Copy the material below word for word, leaving out the pictures.

Excerpts from a spatial dataset

□ □ □ □

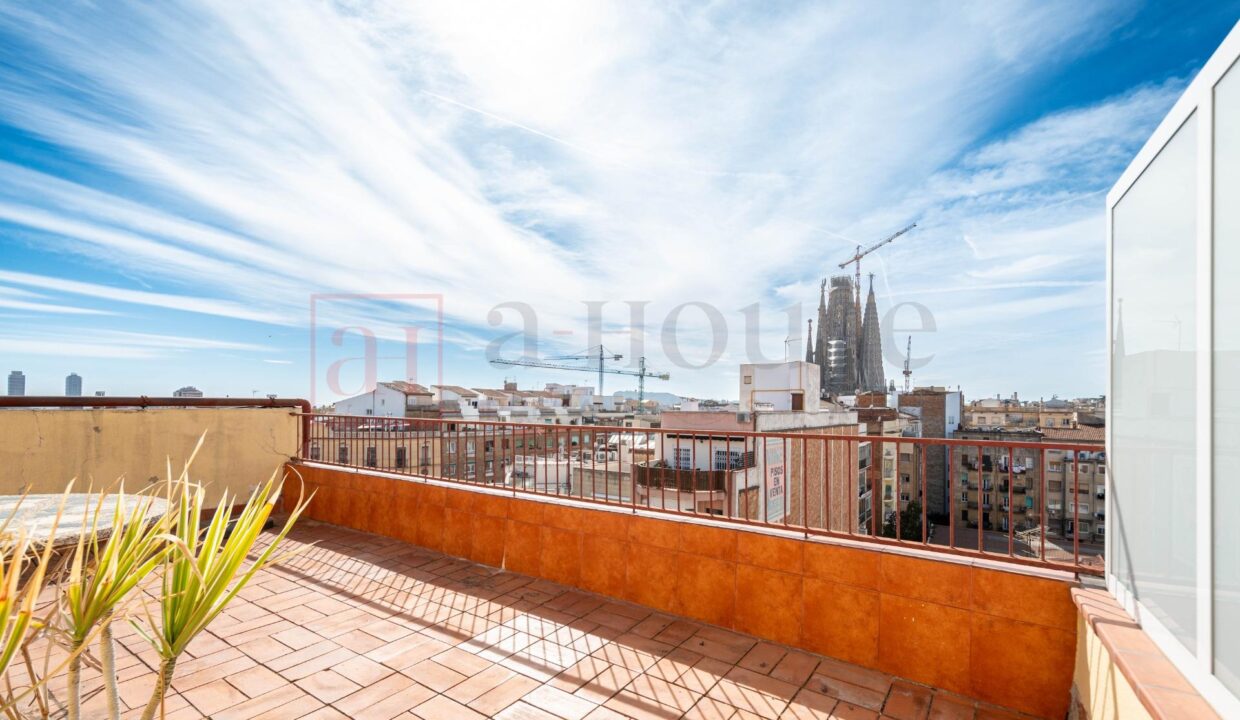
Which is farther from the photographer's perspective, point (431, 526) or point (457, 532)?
point (431, 526)

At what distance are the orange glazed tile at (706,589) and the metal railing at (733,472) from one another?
29 centimetres

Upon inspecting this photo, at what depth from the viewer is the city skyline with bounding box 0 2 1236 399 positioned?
516 centimetres

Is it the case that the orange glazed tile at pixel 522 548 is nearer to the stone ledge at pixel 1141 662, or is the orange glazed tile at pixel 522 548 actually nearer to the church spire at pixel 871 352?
the stone ledge at pixel 1141 662

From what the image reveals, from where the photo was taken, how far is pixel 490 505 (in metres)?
4.14

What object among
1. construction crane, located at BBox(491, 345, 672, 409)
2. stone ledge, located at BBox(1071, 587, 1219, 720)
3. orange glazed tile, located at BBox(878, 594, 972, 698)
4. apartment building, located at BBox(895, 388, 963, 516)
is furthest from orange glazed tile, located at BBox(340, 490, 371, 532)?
construction crane, located at BBox(491, 345, 672, 409)

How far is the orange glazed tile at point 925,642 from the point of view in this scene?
2492 mm

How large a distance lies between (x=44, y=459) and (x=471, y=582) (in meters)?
3.66

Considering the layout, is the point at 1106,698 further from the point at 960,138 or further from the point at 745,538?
the point at 960,138

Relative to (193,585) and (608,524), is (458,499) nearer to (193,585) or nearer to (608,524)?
(608,524)

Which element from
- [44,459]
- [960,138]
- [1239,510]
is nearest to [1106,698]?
[1239,510]

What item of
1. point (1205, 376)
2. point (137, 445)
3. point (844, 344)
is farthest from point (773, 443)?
point (844, 344)

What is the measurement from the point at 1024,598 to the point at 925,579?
15.1 inches

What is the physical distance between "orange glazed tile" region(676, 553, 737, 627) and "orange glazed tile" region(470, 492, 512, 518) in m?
1.46

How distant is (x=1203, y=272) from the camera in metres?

□ □ □ □

REPLY TO THE TASK:
Which is farther from the photographer's perspective, point (431, 526) or point (457, 532)?
point (431, 526)

At what distance are the orange glazed tile at (706,589) and the metal railing at (733,472) from one another?
29 centimetres

Upon inspecting this photo, at what depth from the viewer is the city skyline with bounding box 0 2 1236 399 positioned?
516 centimetres

Is it the case that the orange glazed tile at pixel 522 548 is nearer to the stone ledge at pixel 1141 662, or is the orange glazed tile at pixel 522 548 actually nearer to the church spire at pixel 871 352?
the stone ledge at pixel 1141 662

From what the image reveals, from where the photo was taken, how far is pixel 490 505 (in metres)?
4.14

What object among
1. construction crane, located at BBox(491, 345, 672, 409)
2. stone ledge, located at BBox(1071, 587, 1219, 720)
3. orange glazed tile, located at BBox(878, 594, 972, 698)
4. apartment building, located at BBox(895, 388, 963, 516)
is furthest from orange glazed tile, located at BBox(340, 490, 371, 532)?
construction crane, located at BBox(491, 345, 672, 409)

How far is the orange glazed tile at point 925,642 from the point of view in this scene?
2492 mm

How large a distance lies between (x=44, y=459) and (x=471, y=582) (in meters)?
3.66

Considering the layout, is the point at 1106,698 further from the point at 960,138 or further from the point at 745,538?
the point at 960,138

Relative to (193,585) and (608,524), is (458,499) nearer to (193,585) or nearer to (608,524)?
(608,524)

Which element from
- [44,459]
- [960,138]
- [1239,510]
is nearest to [1106,698]?
[1239,510]

What item of
1. point (1205, 376)
2. point (137, 445)
3. point (844, 344)
is farthest from point (773, 443)?
point (844, 344)

What is the measurement from the point at 1024,598 to the point at 925,579?
15.1 inches

What is the physical distance between "orange glazed tile" region(676, 553, 737, 627) and "orange glazed tile" region(470, 492, 512, 518) in m?
1.46

How distant is (x=1203, y=272) from the camera in metres?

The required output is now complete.